そばを切る安喰さん。「どんなに良いメニューでも、そばがしっかりしていないと負けてしまいます」(綾部市志賀郷町・そば処 あじき堂)

「アボカド豆富そば」(980円)。今年は6月29日まで提供する。秋冬も、鴨南蛮そば、にしんそばなどのメニューがある

「アボカド豆富そば」(980円)。今年は6月29日まで提供する。秋冬も、鴨南蛮そば、にしんそばなどのメニューがある

 そば粉に水を回し、合わせ、伸ばし、切る。そばを打つ全ての工程がリズミカルで、見ているだけでお腹が鳴る。「春から初夏までの限定そばです」。店主の安喰(あじき)健一さん(48)が目の前に置いたのは豆腐を使った「アボカド豆富そば」。鮮やかな緑が目に飛び込んでくる。
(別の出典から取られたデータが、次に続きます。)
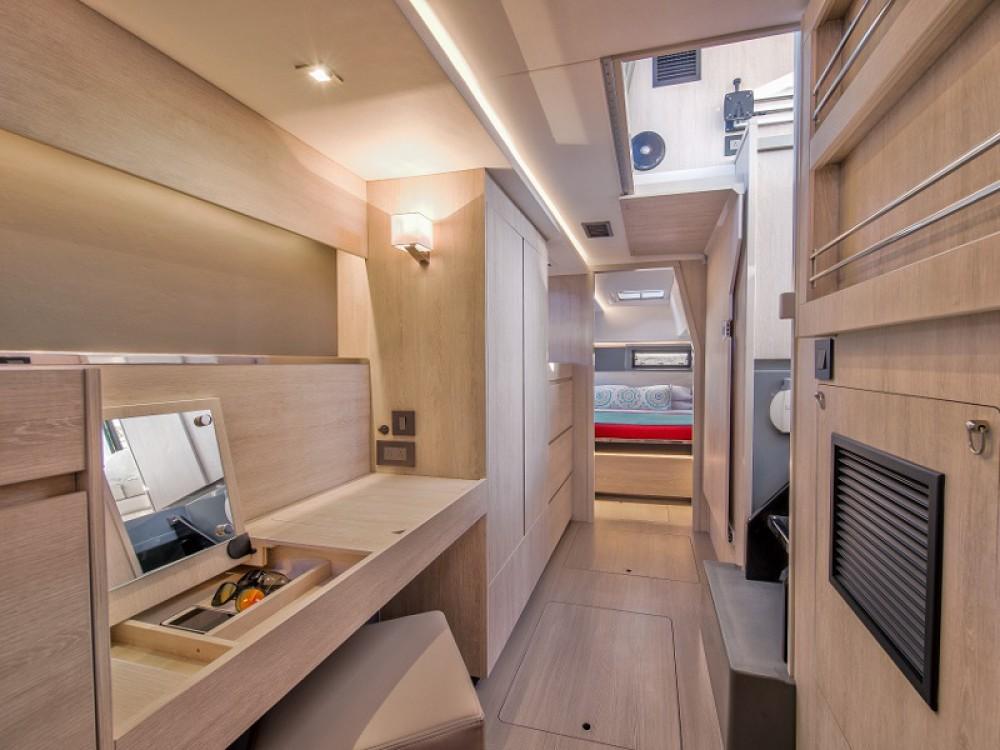 Rental Catamaran in  - Leopard Sunsail 454-10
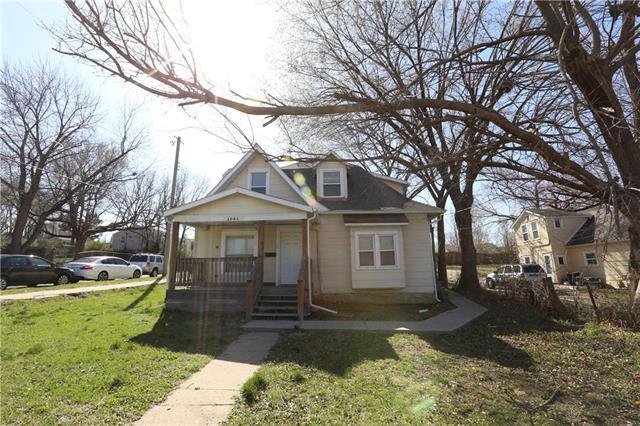 3946 Booth Street, Kansas City, KS 66103 (#2100800) :: The Gunselman Team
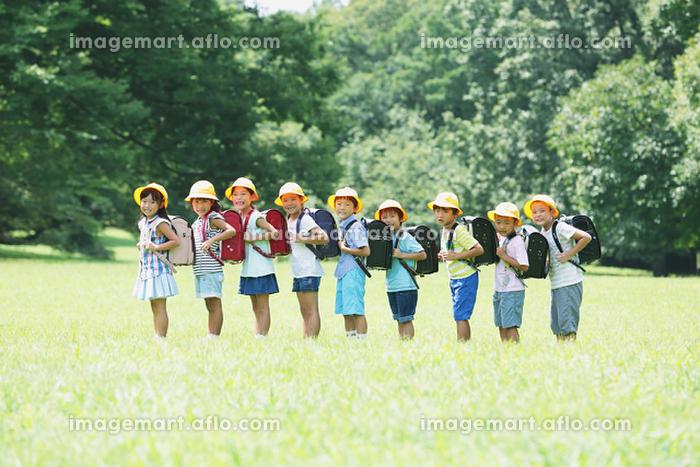 公園で整列する日本人の小学生たち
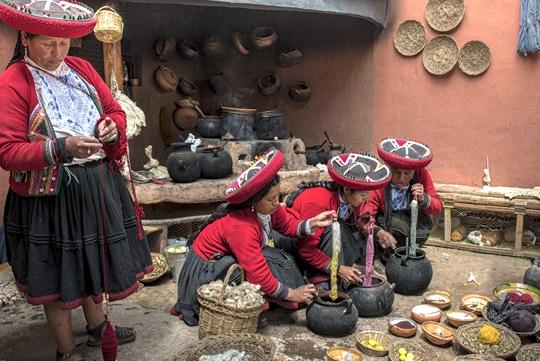 colours of peru-local-living-weaving-cusco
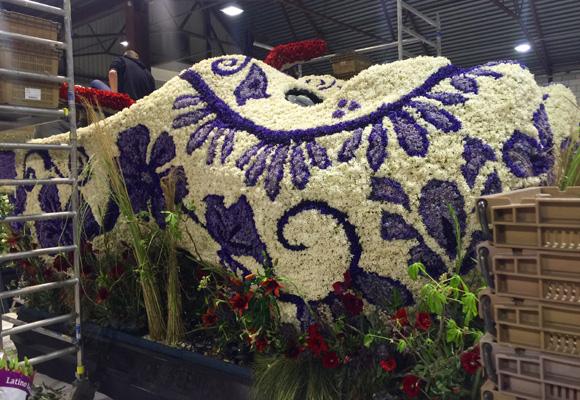 Un carro de zuecos holandeses hecho con flores de jacintos azules y blancos
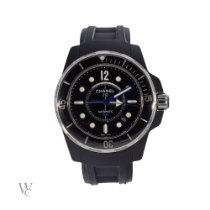 Chanel Acier Remontage automatique Noir 42mm occasion J12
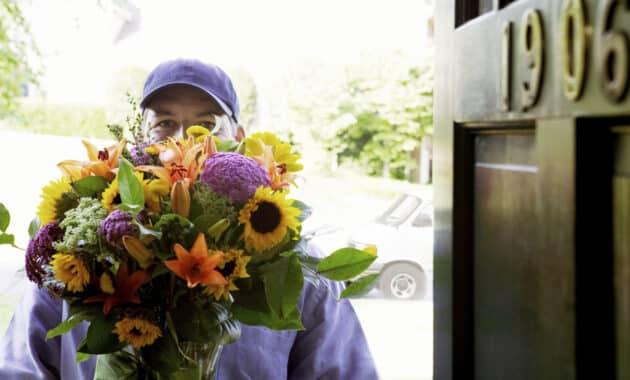 Mengirim-Bunga-ke-Alamat-Pelanggan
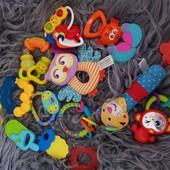 Набор игрушек для самых мальньких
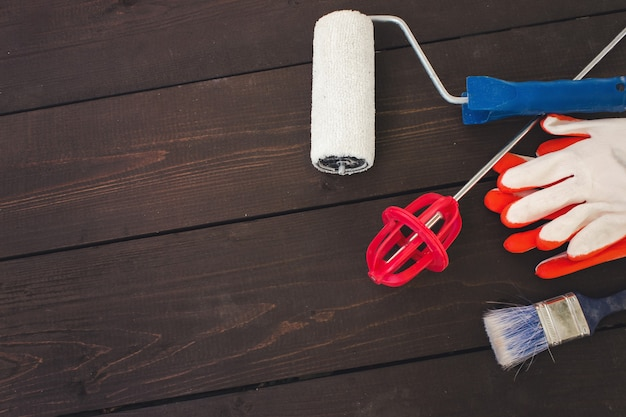Articles et outils de peintre professionnel sur fond de bois. table de travail pour peintre et décorateur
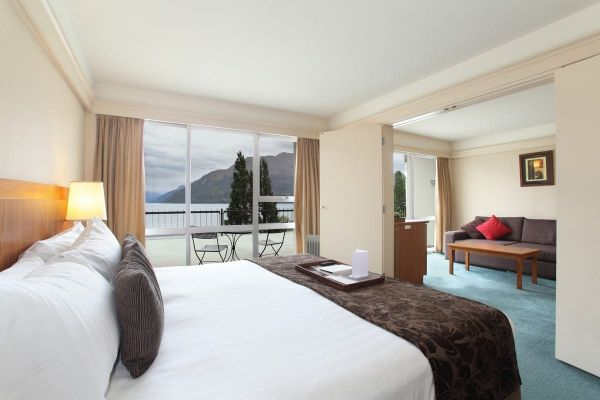 rydges queenstown room 1.jpg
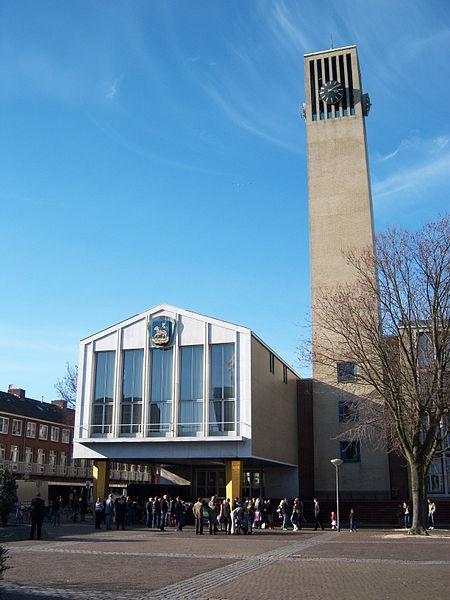 Stadhuis van Velsen in IJmuiden van Willem Marinus Dudok gebouwd 1965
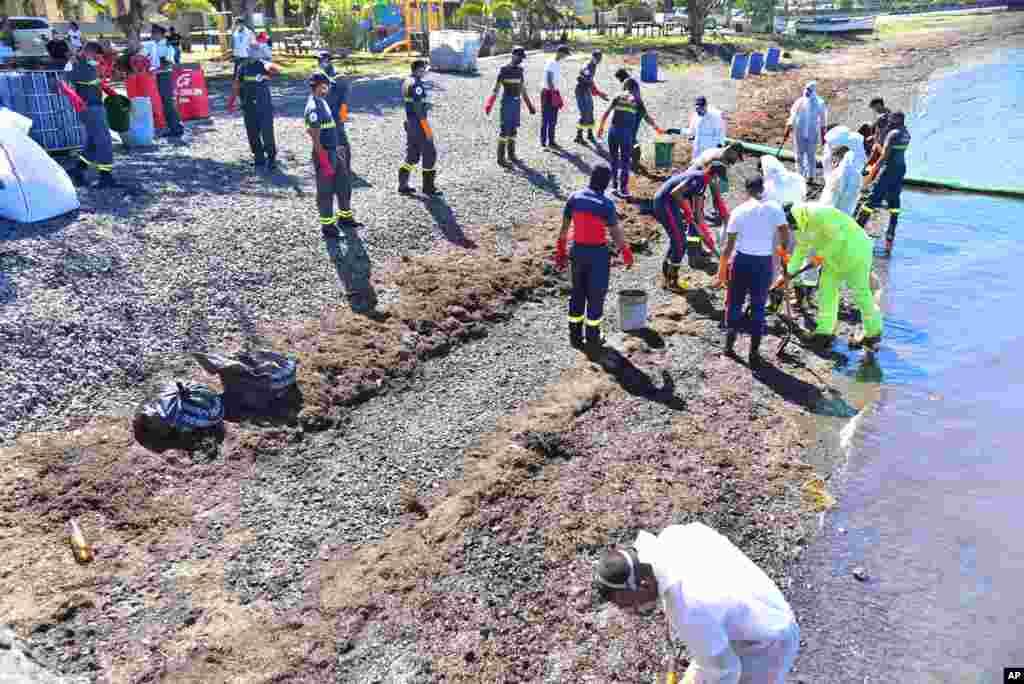 پولیس اور آگ بجھانے والا عملہ ساحل سے تیل کی صفائی کے کام میں مصروف ہے۔ تیل موریشیس کے جنوبی مشرقی ساحل پر دور دور تک پھیل گیا ہے۔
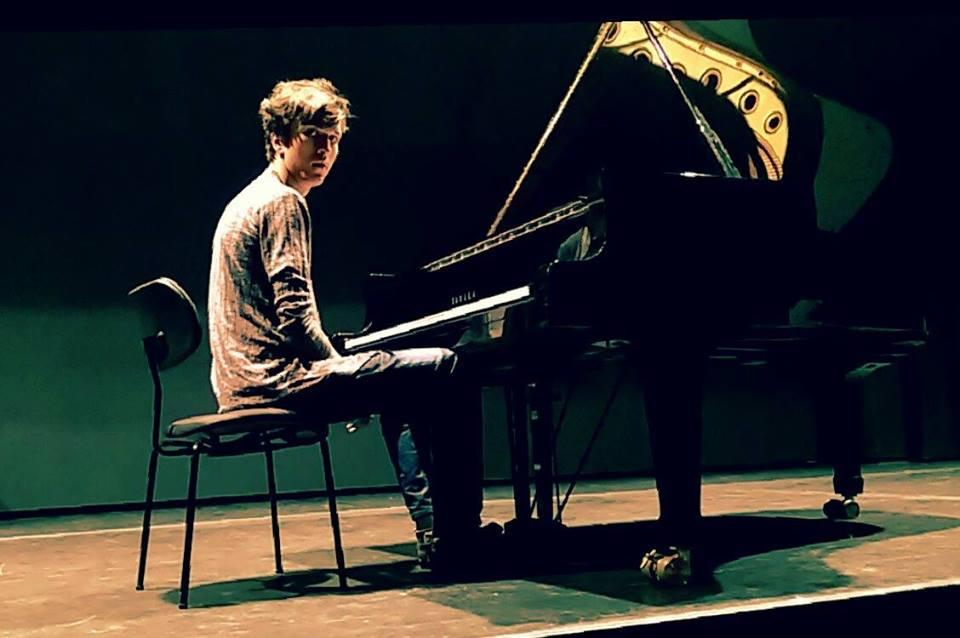 Pianist Anto Bayram Karamenderes (klassiek)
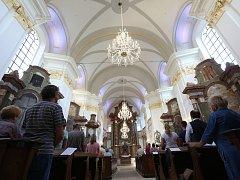 První bohoslužba v nově opraveném kostele v Konojedech po čtyřiceti letech.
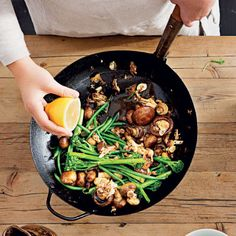 Stir fried Green beans with mushrooms Stir Fry Greens, Stir Fry Green Beans, Ginger Green Beans, Fried Green Beans, Serving Dishes, Vegetarian Recipes, Side Dishes, Stuffed Mushrooms, Cooking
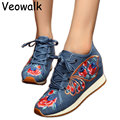 New Style  Women Chinese Style Flower Embroidered Pumps Ladies Casual Old Beijing 5cm Wedges Platforms Heels Shoes Big Size 41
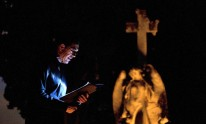 Xim Vidal lee frente a un ángel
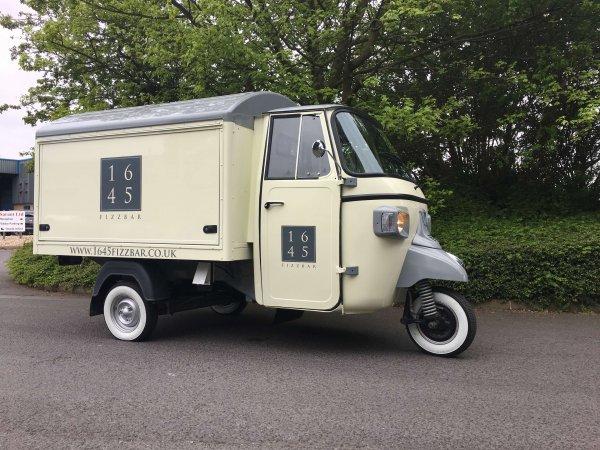 Prosecco Cart - Ape Classic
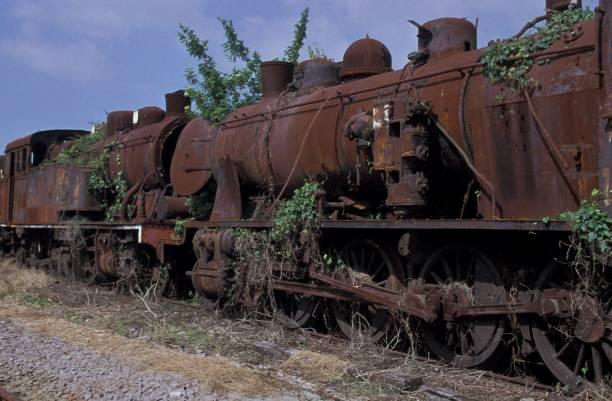 Abandoned Portuguese locomotives at Vila Nova de Gaia on May 2001. Right 2-8-0 No. 701 and left 2-8-4T No. 0184.:ニュース(壁紙.com)
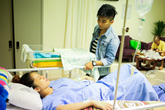 Phan Hiển tận tình chăm sóc Khánh Thi và con trai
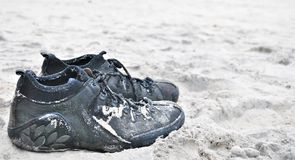 Schoenen op het strand Stock Afbeelding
 そばにオリーブオイルを一気に掛け回してレモンを絞り、ガリガリとミックスペッパーをかける。一口すすると、アボカドの甘みとコクが広がり、そばと豆腐の風味が追いかけてくる。独創的なうまさは、そばがしっかりした「本物」だからこそ出せる。
 安喰さんは福井県でそばを修業。大阪から京都府綾部市志賀郷町に移住し、5年前、店を開いた。田畑を耕し、店でそばを週4日打つ。「食べ物は大地からいただくもの。食の根っこの部分を常に感じていたい」
 アボカド豆富そばは、安喰さんが農作業の一休みであぜ道に座った際、目の前に広がる緑の山々を見て考案した。四季ごとの季節限定メニューは女性の人気が高いが、もり、おろし、軍鶏(しゃも)そばといった定番メニューも、各地で食べ歩くツーリング客といった、そば通たちをうならせる。
 軍鶏や野菜など食材は地場産を積極的に使う。古民家を改装した落ち着いたたたずまいの店は集落の中にあり、少し歩けば一面に田畑が広がる。田舎の春風を感じながら訪れたい。